### Records for the exercise

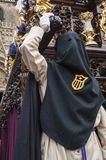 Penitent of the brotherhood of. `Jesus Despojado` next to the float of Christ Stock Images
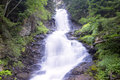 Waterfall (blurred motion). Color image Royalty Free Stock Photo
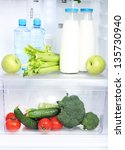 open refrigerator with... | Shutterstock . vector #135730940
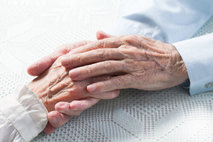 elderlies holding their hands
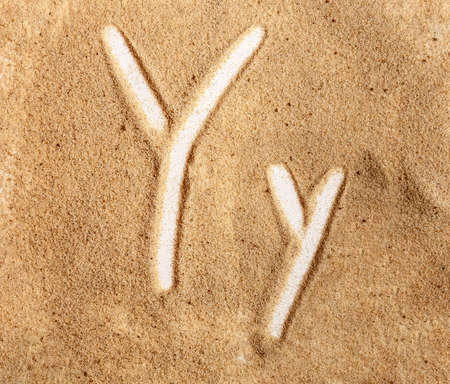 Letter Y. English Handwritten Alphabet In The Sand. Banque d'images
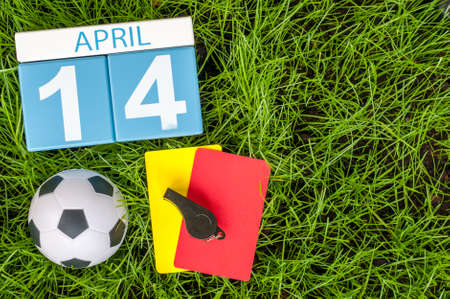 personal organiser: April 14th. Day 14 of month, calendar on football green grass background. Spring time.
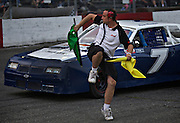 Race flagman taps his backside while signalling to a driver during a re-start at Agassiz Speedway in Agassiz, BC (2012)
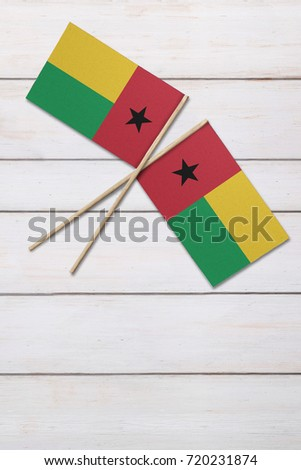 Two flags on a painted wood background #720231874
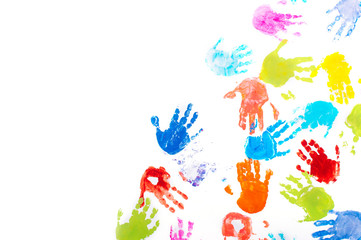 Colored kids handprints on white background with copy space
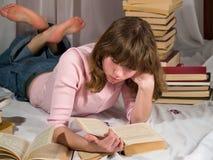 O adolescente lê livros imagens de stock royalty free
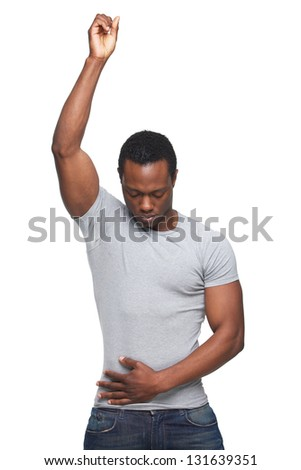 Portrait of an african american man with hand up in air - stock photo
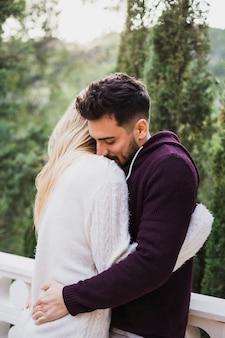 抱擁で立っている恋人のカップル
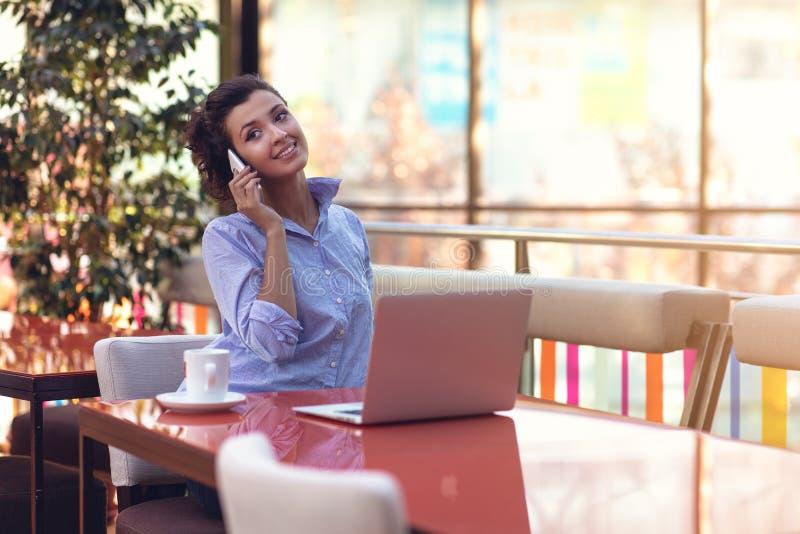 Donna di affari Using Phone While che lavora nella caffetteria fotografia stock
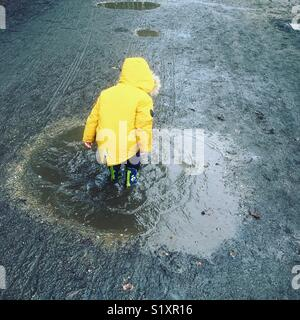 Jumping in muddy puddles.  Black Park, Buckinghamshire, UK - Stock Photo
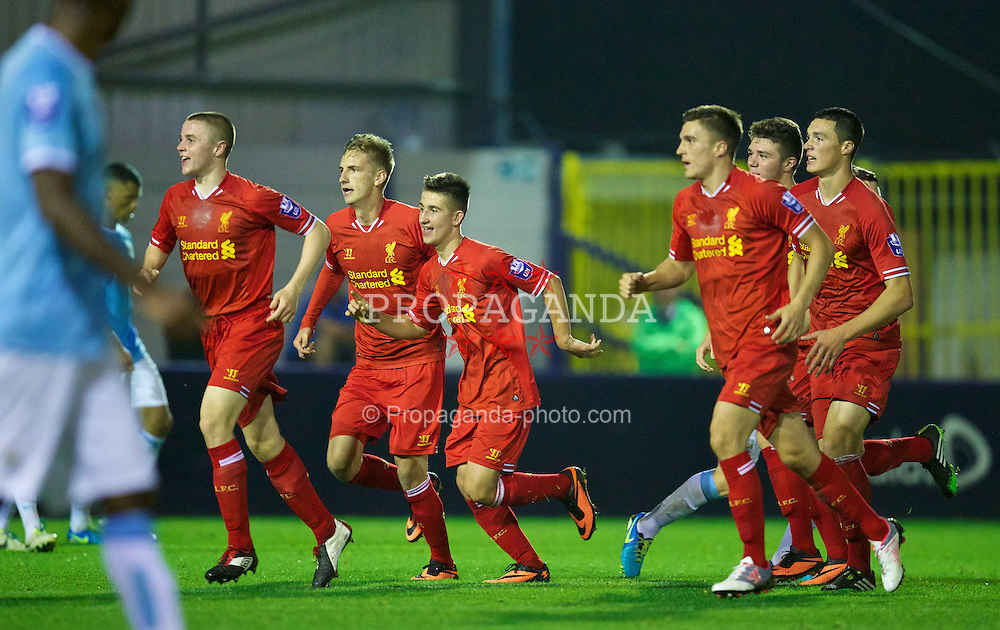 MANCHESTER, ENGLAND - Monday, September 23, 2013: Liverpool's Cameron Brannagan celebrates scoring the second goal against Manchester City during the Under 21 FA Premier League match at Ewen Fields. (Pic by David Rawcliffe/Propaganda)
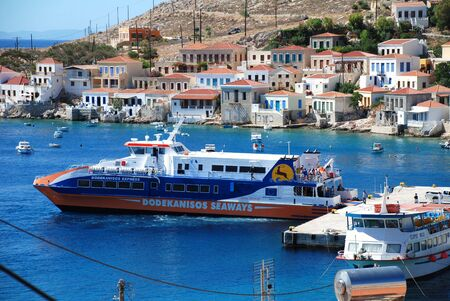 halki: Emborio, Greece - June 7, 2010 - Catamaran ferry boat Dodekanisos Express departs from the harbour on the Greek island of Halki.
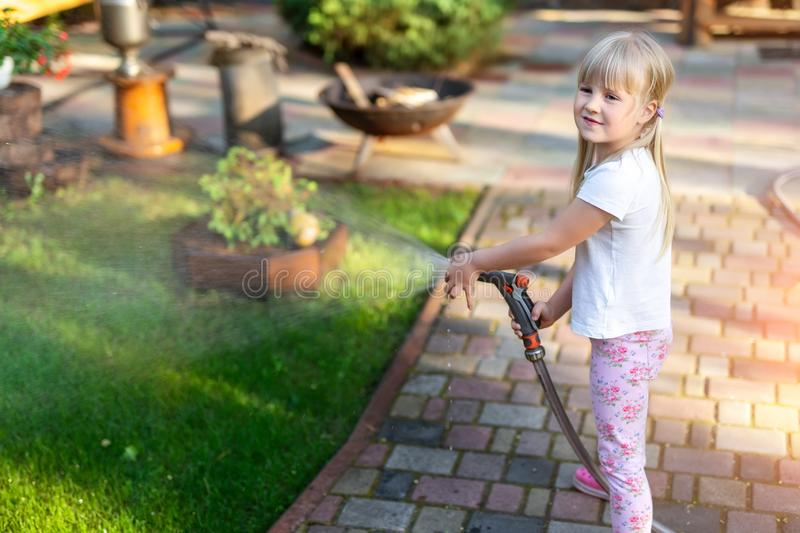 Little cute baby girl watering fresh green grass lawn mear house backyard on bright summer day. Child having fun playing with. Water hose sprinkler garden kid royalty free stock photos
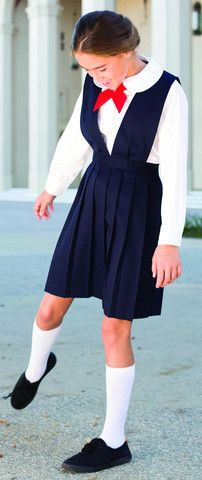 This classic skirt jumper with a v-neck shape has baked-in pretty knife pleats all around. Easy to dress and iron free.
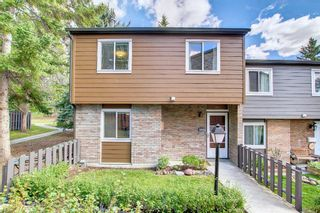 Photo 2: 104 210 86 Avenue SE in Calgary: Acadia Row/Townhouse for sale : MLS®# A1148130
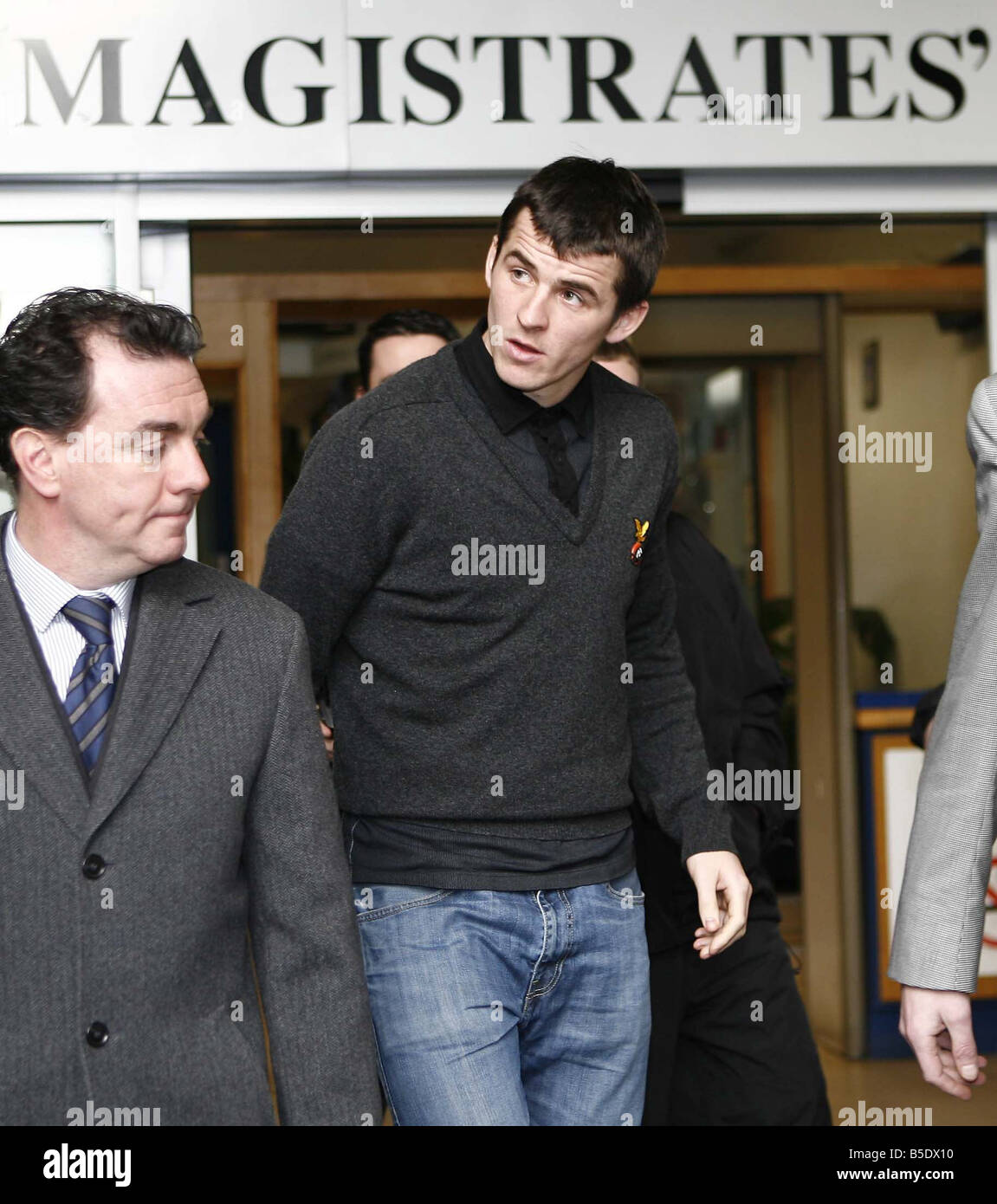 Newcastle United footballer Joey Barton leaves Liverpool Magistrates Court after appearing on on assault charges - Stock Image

######

### Exercise
When copying from the data above, begin at the line containing "Portrait of an" and end at the line containing "halki: Emborio, Greece"; return those lines exactly and leave all pictures behind.

### Task response
 Portrait of an african american man with hand up in air - stock photo
 抱擁で立っている恋人のカップル
 Donna di affari Using Phone While che lavora nella caffetteria fotografia stock
 Jumping in muddy puddles.  Black Park, Buckinghamshire, UK - Stock Photo
 MANCHESTER, ENGLAND - Monday, September 23, 2013: Liverpool's Cameron Brannagan celebrates scoring the second goal against Manchester City during the Under 21 FA Premier League match at Ewen Fields. (Pic by David Rawcliffe/Propaganda)
 halki: Emborio, Greece - June 7, 2010 - Catamaran ferry boat Dodekanisos Express departs from the harbour on the Greek island of Halki.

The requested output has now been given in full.